“I don’t think Kolchak is crooked, but all his friends are, and the cocaine he uses dulls his brain.” Kral let the lid to the crate drop. “These aren’t ours, so we can’t take them. The White Army will be here soon enough. Maybe if we mention what we found to a few of them, this equipment will end up in the right hands.”
Filip nodded. He hoped Kral was right, because the army retreating before the Reds fought in rags.
He followed Kral back to the legion’s Omsk headquarters. A long line of supplicants waited outside the two-story brick building. The legion was pulling out, and the refugees didn’t want to be left behind.
Kral sighed as he examined the long queue. “They all want the legion to evacuate them. I wish we could help, but we barely have enough room for our own men. Better make sure the regiment is prepared.”
“Yes, Brother Major.” Filip took his leave, grateful that he wasn’t the one who had to turn down the mass of desperate people seeking an escape. The city’s population had swollen fivefold. Refugees crowded into homes or lived in earthen dugouts with thatched roofs, but few of them wanted to stay, not with the Red Army driving the White Army east at an alarming speed.
He remembered another refugee, desperate to escape the Bolsheviks. He hoped Nadia was somewhere safe. She should have been waiting for him in Vladivostok. But at least she wasn’t lying beside the train track in a pile with a dozen other corpses. She’d betrayed him, and that had left him confused and miserable and cold inside. But he couldn’t wish hardship on her, not when he still loved her.
Maybe it was his fault anyway. He’d hidden the truth, and he’d made the arrogant mistake of thinking a former aristocrat could be happy with him. He’d been wrong, and now he was suffering the consequences.
Dalek and Anton found him midway between headquarters and their boxcars. Something was wrong. Their faces were pale, and though he had the impression they’d come looking for him, neither spoke.
“What is it?” Maybe the engine that was supposed to take them east had broken down. Or maybe the Reds had bypassed Omsk and taken the rail line behind them, cutting off their escape. He hadn’t thought the Reds were close enough for a flanking maneuver, but Gajda had managed feats like that. The right commander could make it happen.
Dalek swallowed. “Filip . . . when I told you that your wife ran off with Petrov, I thought I was right. Based on what I’d heard and the fact that she was gone . . .”
Filip held his breath. His friends normally tiptoed around the subject of his wife’s desertion. “And?”
Anton spoke. “And we just found Petrov among the White Army’s wounded. He said she turned him down. She didn’t run off with him.”
“She didn’t?” He paused. “I don’t understand. She was gone.”

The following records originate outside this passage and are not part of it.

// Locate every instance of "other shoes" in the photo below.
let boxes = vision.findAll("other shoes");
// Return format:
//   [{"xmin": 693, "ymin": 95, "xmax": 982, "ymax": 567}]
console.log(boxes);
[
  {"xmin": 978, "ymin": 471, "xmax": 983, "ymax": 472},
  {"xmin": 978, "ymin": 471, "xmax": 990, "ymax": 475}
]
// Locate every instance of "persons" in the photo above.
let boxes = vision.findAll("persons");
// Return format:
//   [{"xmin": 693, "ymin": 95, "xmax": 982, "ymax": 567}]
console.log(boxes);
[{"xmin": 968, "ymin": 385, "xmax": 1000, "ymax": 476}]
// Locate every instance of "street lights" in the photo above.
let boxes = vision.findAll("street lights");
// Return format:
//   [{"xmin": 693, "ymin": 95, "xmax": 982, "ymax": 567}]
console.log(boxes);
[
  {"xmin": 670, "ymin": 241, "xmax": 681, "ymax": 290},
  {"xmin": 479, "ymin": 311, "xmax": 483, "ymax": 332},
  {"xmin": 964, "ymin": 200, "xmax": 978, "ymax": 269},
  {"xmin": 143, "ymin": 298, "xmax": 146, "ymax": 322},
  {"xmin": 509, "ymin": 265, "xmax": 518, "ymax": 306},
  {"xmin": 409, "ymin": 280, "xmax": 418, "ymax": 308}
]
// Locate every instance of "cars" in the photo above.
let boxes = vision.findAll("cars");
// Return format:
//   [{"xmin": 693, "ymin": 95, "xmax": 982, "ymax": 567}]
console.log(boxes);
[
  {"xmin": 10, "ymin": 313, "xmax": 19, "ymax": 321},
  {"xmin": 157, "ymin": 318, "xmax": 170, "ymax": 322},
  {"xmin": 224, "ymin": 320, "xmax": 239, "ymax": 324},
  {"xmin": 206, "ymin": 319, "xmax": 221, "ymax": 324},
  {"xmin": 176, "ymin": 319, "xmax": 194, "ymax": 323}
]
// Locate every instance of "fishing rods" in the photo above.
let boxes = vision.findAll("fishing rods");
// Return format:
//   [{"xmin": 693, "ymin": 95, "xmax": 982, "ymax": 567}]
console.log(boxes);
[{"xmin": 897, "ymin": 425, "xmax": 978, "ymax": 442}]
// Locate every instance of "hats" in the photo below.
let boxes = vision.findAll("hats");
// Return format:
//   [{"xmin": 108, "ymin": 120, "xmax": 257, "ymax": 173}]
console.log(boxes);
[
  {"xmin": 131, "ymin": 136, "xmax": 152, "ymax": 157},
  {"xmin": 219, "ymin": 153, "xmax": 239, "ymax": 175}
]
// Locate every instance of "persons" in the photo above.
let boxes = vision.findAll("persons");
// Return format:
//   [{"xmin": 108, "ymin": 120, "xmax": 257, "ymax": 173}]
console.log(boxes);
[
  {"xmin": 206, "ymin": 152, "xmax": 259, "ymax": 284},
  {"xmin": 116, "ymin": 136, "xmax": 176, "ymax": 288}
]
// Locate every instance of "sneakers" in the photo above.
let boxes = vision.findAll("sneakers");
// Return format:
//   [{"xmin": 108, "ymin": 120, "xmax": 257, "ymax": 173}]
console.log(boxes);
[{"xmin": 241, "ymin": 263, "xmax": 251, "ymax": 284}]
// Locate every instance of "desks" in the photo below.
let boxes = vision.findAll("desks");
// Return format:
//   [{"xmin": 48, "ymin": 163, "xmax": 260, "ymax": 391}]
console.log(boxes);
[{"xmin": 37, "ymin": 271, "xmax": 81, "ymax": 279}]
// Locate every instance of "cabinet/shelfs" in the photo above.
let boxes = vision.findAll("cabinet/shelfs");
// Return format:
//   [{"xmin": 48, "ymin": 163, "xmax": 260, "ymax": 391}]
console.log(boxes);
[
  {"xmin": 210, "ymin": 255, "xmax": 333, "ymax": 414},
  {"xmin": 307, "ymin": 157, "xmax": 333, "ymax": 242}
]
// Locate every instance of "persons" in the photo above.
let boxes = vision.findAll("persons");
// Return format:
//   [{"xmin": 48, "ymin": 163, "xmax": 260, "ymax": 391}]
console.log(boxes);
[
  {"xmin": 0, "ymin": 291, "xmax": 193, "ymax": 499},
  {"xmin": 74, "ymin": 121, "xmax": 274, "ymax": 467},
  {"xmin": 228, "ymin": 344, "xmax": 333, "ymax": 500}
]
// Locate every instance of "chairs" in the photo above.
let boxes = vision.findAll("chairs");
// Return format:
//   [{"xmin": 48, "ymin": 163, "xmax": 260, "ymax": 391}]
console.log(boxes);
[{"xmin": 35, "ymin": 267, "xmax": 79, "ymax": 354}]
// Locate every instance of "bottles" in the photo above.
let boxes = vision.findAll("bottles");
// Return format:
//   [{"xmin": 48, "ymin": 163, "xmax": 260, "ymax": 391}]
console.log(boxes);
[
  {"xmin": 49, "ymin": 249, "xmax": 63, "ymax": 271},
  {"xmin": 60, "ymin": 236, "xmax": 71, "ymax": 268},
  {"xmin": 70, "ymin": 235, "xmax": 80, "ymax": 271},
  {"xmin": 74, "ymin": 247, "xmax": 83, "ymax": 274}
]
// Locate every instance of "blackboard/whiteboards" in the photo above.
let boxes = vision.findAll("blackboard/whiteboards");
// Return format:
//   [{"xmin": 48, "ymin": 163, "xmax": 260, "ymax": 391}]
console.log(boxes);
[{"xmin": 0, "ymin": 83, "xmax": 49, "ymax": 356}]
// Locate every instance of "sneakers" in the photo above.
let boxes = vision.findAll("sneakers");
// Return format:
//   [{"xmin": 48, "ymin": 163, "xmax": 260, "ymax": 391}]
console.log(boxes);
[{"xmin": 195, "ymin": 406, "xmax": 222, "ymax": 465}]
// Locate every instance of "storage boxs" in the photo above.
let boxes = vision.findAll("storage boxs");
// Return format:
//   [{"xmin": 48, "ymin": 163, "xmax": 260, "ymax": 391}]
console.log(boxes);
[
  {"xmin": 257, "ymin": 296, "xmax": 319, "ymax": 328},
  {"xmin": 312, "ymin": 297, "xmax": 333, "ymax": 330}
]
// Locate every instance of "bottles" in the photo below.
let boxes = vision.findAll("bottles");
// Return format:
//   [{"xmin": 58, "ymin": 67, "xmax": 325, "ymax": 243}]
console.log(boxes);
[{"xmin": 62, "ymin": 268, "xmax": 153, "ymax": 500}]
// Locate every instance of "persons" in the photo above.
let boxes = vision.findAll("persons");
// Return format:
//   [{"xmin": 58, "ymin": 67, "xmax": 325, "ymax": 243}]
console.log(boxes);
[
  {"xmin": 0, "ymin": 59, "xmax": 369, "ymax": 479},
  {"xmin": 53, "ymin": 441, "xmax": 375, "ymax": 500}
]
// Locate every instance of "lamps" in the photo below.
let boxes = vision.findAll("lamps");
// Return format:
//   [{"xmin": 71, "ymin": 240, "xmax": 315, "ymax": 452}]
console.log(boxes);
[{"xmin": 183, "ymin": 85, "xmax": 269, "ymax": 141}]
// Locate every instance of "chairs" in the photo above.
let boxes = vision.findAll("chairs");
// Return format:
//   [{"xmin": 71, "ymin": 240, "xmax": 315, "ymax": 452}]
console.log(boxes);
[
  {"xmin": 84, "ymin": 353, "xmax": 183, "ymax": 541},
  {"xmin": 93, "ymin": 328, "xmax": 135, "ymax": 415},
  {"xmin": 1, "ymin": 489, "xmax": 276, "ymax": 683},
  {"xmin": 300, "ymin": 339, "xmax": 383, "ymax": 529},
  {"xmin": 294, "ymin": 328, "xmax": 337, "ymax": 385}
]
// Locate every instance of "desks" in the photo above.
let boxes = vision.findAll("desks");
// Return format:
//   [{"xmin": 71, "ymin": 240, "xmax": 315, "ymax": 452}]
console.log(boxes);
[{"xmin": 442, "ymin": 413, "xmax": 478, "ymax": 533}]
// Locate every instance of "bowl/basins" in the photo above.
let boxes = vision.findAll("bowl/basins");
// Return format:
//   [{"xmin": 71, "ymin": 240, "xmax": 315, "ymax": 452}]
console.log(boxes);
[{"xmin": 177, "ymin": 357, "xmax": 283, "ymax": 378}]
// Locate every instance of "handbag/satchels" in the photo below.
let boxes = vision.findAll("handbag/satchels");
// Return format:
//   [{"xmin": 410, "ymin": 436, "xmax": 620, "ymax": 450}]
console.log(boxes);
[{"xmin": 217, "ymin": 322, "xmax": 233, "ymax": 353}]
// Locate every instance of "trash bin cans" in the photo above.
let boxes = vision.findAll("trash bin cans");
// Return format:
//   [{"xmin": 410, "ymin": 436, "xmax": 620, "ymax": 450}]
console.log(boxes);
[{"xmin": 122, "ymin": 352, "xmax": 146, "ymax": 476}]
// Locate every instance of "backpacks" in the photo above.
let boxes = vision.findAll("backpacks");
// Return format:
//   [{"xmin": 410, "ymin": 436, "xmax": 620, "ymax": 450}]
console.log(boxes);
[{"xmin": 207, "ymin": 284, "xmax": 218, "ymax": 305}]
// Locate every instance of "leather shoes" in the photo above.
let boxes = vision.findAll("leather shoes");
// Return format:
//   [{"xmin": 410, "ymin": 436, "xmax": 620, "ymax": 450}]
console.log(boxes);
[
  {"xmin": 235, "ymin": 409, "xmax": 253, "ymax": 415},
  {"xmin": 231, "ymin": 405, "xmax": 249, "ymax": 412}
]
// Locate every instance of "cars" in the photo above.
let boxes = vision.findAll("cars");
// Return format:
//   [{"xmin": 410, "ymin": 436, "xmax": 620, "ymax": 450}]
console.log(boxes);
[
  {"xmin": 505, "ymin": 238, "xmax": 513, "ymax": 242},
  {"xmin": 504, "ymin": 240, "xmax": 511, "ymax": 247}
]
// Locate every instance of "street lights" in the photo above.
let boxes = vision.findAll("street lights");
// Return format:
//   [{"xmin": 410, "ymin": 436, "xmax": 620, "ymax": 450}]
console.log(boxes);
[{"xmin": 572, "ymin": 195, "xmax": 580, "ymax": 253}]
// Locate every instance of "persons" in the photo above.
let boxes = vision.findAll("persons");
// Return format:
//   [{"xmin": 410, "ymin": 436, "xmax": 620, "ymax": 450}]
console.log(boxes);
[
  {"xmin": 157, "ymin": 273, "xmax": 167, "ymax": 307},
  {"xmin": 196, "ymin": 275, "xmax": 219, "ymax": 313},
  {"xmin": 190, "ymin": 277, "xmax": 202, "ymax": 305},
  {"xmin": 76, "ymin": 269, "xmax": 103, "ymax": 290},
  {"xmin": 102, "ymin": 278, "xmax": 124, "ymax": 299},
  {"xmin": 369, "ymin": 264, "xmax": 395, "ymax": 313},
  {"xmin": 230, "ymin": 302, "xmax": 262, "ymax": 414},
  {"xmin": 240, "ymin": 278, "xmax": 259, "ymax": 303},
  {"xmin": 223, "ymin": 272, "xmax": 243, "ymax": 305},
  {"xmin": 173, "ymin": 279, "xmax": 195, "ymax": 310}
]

Dalek nodded. “Yes. But she didn’t leave you for Petrov.”
“Then where did she go?” She wouldn’t have run off by herself, and the village was isolated other than the rail line. “There were partisans out that day, but we chased them away. There weren’t reports of anyone else, were there?”
Dalek shook his head. “No. But that doesn’t mean no one else was about. Criminals, freed war prisoners, bandits. Filip, I think maybe she didn’t leave voluntarily.”
Nadia hadn’t left him. His mind seized that thought and held it fast. She hadn’t abandoned him, hadn’t turned her back on all their plans. But where was she? “I have to find her.” The village where they’d lived was six hundred miles west, and the Reds were in the way, but maybe he could get through by sleigh.
As Filip turned toward the train station, Dalek grabbed his arm. “Yekaterinburg fell to the Reds in August. You can’t go back. But she knows where to go. If she’s alive, she’ll head for Vladivostok.”
“What if she can’t? Dalek, I didn’t even look for her. She might have been abducted, and I did nothing to help.” He’d promised to protect her, but he hadn’t even asked the villagers if they’d seen something suspicious.
“You wouldn’t find anything now. It’s been ten months. There won’t be any clues. No trail to follow.”
Dalek was right, but how could Filip not go looking for her? She might need him. And she might still love him. He couldn’t go to Yekaterinburg, but he still went to the station, with Dalek and Anton on his heels. He stepped over the crowds of refugees huddling on the floor and went to the walls plastered with little notes.